**WHAT TO WORK ON**:
Using the article on the EEOC's pregnancy discrimination guidelines, answer the following:
1. The new document was the EEOC's first enforcement guidance on the issue since what year?
2. By what percentage did pregnancy-related complaints to the EEOC increase from 1997 through 2011?
3. Who is the president of the National Partnership for Women & Families?

July 16, 2014 — The Equal Employment Opportunity Commission on Monday released new enforcement guidelines reminding employers that they are prohibited from discriminating against workers based on past, future or current pregnancies, the New York Times' "Business Day" reports.
The document is EEOC's first enforcement guidance on the issue since 1983. EEOC officials said the guidelines were developed in response to an increasing number of pregnancy discrimination complaints. A large percentage of the complaints were decided against employers, suggesting that businesses are in need of clarification on the issue (Greenhouse, "Business Day," New York Times, 7/14).
Overall, pregnancy-related complaints to EEOC increased by 46% from 1997 through 2011, according to the agency's most recent data (Raum, AP/Spokane Spokesman-Review, 7/16).
The new guidance aims to detail employers' responsibilities under the Americans With Disabilities Act and the Pregnancy Discrimination Act (PL 95-555), the Times reports.
EEOC states in the guidelines that discrimination "based on pregnancy, childbirth or related medical conditions is a prohibited form of sex discrimination" and that employers cannot "fire, refuse to hire, demote or take any other adverse action if pregnancy, childbirth or a related medical condition is 'a motivating factor.'"
While the guidelines do not define pregnancy as a disability, they note that employees' pregnancy-related impairments can be treated as disabilities if they substantially limit a major life activity, such as lifting, standing or walking.
Further, the guidelines state that employers cannot treat pregnant workers differently than other employees based on their ability or inability to work because of such limitations. For example, the guidelines define lactation as a "pregnancy-related medical condition" that employers must allow workers to address, as they do for workers with similarly limiting conditions.
The guidelines also state that employers are prohibited from treating women differently based on their fertility or childbearing capacity; that they cannot deny job opportunities to women with young children if they would not also deny the positions to men with young children; and that they are barred from discriminating against women who say that they plan to become pregnant. Employers also are prohibited from forcing women to take leave as long as they can perform their jobs and from reassigning women to less-desirable work out of a concern that they will be less committed to their job after maternity leave.
In addition, the guidelines affirm that employer-sponsored health plans must apply the same terms and conditions to pregnancy-related costs as other medical costs (Greenhouse, "Business Day," New York Times, 7/14).
Joan Williams, a law professor at the University of California's Hastings College of Law whose research is cited in the EEOC report, said the main impact of the new regulations will be providing clearer guideposts for EEOC investigators and giving employment lawyers better ways to argue clients' discrimination claims (Raum, AP/Washington Times, 7/16).
Debra Ness, president of the National Partnership for Women & Families, called the new guidelines "a powerful tool in the effort to eradicate the unlawful and unequal treatment of pregnant women in the workplace" (AP/Spokane Spokesman-Review, 7/16).

**GIVEN ENTRIES**:
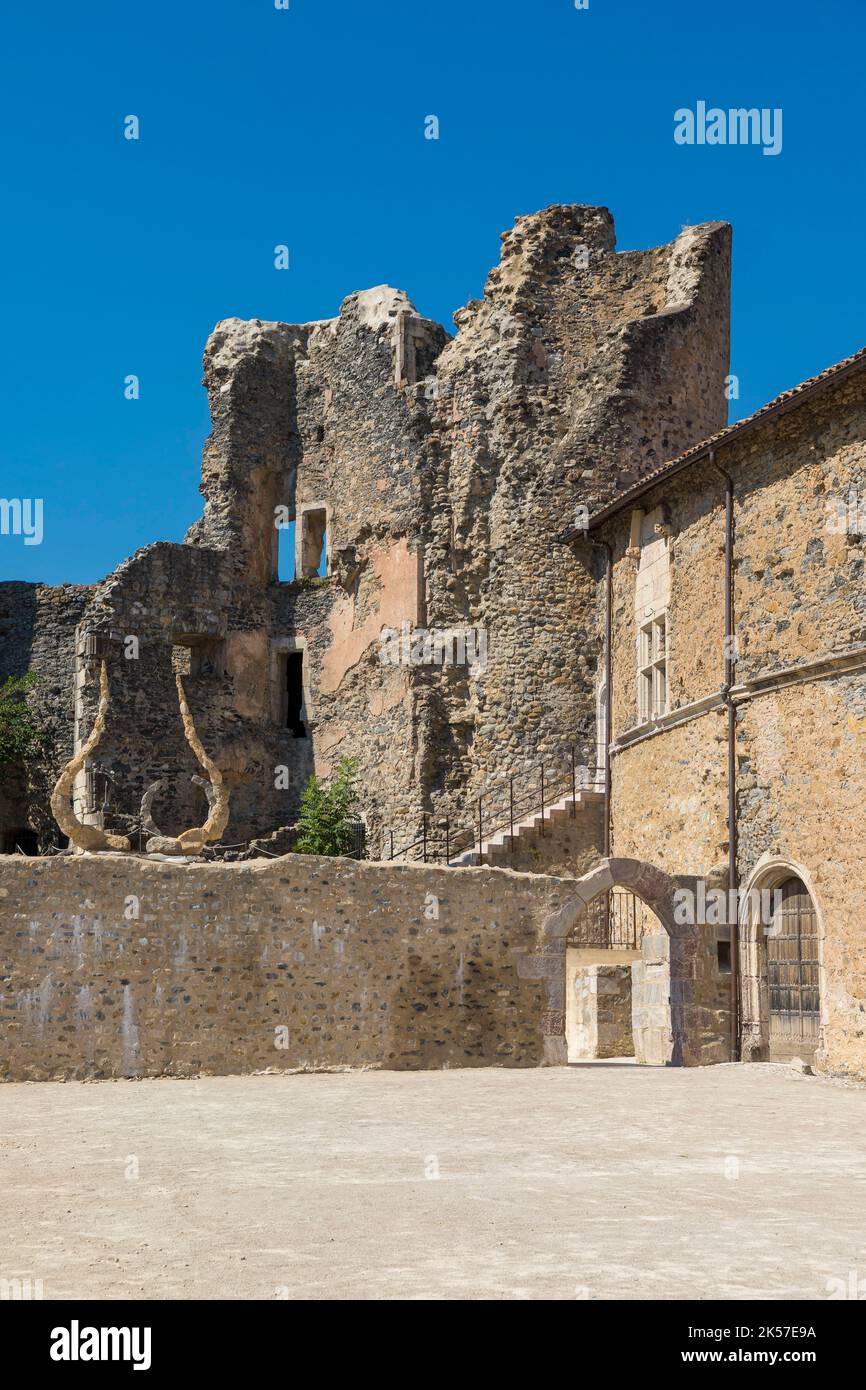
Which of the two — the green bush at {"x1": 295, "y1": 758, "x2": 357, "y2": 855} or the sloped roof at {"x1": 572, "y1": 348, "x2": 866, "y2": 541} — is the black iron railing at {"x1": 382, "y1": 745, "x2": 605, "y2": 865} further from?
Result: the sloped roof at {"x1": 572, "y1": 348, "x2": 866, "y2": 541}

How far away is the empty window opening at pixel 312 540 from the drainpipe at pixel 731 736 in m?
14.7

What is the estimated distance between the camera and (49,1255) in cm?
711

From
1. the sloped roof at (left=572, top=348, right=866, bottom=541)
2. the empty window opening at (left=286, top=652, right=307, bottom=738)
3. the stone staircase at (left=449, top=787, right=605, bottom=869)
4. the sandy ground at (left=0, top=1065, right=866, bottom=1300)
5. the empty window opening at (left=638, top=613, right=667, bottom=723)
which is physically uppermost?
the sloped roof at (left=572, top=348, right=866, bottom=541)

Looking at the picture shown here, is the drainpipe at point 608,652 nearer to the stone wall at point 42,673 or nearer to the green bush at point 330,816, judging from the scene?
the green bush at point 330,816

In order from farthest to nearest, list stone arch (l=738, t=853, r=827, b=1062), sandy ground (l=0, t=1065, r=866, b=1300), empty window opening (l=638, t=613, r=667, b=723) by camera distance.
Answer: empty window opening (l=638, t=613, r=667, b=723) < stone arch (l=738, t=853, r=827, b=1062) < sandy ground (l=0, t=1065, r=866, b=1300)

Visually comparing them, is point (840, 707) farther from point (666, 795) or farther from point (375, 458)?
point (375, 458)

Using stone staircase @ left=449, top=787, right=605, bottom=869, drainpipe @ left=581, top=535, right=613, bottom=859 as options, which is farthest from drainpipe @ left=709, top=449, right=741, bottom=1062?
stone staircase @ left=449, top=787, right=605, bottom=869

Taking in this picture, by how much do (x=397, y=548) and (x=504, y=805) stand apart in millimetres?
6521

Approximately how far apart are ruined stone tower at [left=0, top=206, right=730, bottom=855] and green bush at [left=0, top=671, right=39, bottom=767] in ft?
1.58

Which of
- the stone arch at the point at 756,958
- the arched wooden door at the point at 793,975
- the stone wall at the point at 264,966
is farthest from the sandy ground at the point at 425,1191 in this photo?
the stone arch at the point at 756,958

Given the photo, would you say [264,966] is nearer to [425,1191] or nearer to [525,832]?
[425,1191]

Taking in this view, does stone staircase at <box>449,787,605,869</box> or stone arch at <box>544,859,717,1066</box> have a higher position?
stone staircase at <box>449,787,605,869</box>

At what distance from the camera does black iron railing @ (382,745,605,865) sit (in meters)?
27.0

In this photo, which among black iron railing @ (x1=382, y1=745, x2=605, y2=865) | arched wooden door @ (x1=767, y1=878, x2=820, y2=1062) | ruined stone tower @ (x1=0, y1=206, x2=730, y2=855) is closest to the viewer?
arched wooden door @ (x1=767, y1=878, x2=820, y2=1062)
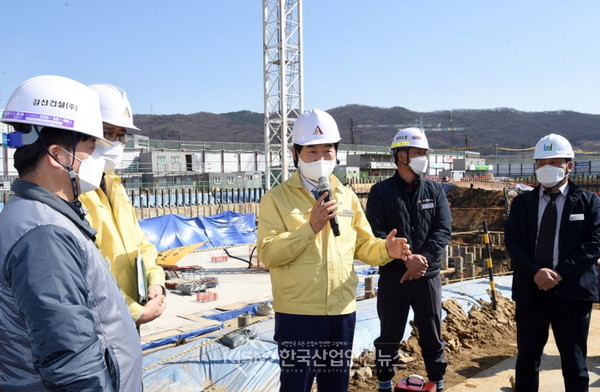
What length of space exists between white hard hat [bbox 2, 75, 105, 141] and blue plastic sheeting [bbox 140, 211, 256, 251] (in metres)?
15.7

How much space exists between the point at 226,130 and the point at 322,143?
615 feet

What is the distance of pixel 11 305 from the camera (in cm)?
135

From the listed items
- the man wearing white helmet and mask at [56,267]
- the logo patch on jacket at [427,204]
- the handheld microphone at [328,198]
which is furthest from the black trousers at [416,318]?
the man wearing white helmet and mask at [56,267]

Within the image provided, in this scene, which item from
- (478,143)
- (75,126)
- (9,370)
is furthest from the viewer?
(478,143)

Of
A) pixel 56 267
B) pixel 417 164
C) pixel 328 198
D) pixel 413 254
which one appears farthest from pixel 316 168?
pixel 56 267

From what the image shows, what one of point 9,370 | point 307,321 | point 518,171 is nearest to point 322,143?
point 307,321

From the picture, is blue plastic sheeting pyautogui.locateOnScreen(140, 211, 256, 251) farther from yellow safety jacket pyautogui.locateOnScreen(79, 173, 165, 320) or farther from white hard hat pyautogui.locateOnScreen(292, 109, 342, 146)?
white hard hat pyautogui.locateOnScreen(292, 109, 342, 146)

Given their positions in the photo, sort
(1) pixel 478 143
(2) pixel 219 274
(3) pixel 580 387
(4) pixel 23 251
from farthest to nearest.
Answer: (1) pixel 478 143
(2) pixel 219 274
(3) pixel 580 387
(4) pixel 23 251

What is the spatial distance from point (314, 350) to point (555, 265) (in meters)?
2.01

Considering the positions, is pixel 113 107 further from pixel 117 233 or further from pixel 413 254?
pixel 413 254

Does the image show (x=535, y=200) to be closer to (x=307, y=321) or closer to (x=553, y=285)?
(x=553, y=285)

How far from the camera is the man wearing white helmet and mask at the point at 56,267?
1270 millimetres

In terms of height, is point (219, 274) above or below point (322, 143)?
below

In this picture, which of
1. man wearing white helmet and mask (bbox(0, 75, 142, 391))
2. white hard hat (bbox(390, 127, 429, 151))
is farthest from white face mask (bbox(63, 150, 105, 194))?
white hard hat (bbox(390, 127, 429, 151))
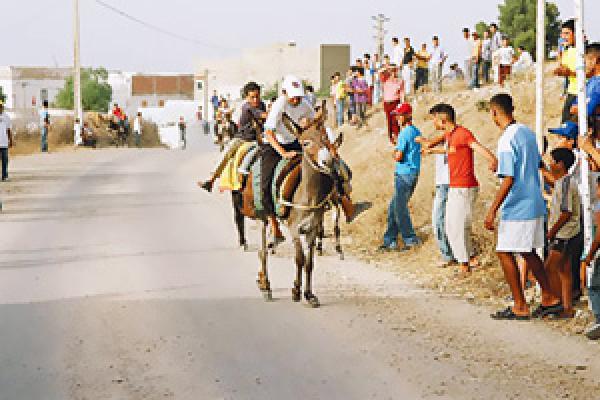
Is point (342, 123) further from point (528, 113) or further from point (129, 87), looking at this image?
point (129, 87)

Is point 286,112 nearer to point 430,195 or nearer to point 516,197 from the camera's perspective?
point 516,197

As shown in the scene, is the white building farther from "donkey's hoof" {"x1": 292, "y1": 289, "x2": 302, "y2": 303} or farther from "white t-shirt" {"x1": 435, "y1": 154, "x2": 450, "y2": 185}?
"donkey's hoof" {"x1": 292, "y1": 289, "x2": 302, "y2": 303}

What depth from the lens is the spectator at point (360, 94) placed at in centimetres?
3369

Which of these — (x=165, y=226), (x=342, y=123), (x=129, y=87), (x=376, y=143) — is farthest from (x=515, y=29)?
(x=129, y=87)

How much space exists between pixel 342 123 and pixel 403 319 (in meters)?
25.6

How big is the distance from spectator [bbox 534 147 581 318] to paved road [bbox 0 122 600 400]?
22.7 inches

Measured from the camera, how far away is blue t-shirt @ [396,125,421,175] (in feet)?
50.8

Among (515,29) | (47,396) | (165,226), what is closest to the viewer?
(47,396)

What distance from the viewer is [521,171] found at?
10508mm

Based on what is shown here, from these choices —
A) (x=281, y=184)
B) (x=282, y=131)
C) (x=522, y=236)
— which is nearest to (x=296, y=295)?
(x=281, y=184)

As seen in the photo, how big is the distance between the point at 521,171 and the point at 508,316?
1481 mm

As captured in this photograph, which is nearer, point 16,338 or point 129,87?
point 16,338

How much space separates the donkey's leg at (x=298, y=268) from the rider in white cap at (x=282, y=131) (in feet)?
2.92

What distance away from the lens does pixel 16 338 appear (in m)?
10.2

==

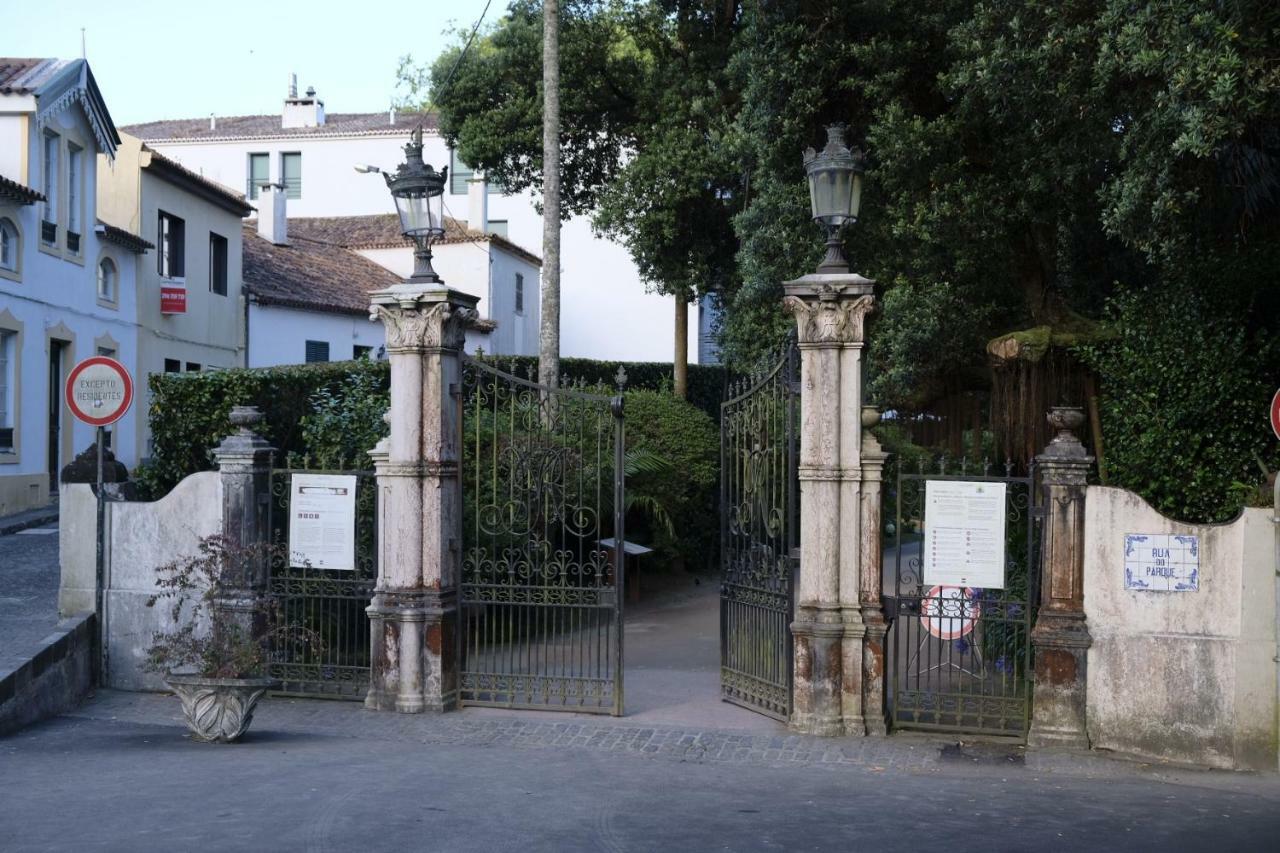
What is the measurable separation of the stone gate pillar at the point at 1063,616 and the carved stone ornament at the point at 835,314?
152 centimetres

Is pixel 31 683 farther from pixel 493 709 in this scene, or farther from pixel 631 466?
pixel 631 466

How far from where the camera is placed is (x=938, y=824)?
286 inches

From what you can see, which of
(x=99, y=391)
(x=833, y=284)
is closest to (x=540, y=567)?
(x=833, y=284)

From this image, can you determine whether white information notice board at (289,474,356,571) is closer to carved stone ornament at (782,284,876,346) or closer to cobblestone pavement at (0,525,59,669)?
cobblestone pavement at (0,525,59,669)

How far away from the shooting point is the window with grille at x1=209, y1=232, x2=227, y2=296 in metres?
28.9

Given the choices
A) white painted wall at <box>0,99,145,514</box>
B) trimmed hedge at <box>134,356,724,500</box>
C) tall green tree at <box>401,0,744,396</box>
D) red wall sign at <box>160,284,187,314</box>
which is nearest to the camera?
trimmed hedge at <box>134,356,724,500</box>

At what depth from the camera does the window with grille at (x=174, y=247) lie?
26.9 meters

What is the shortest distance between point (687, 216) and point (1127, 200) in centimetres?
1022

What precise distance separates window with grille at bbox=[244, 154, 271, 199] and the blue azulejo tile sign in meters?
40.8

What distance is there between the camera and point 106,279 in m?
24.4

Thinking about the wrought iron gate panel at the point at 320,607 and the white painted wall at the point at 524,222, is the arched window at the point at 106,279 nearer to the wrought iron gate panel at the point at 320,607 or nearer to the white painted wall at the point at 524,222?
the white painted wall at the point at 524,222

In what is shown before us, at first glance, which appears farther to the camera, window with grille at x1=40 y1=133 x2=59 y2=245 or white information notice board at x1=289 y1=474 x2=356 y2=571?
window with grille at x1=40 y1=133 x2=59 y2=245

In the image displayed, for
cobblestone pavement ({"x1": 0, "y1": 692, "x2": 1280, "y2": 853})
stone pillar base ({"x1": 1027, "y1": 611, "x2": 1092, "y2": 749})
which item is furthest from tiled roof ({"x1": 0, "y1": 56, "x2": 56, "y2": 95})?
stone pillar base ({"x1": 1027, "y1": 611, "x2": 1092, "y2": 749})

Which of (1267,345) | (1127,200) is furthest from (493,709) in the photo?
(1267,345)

**PROBLEM SOLUTION**:
1. 1983
2. 46%
3. Debra Ness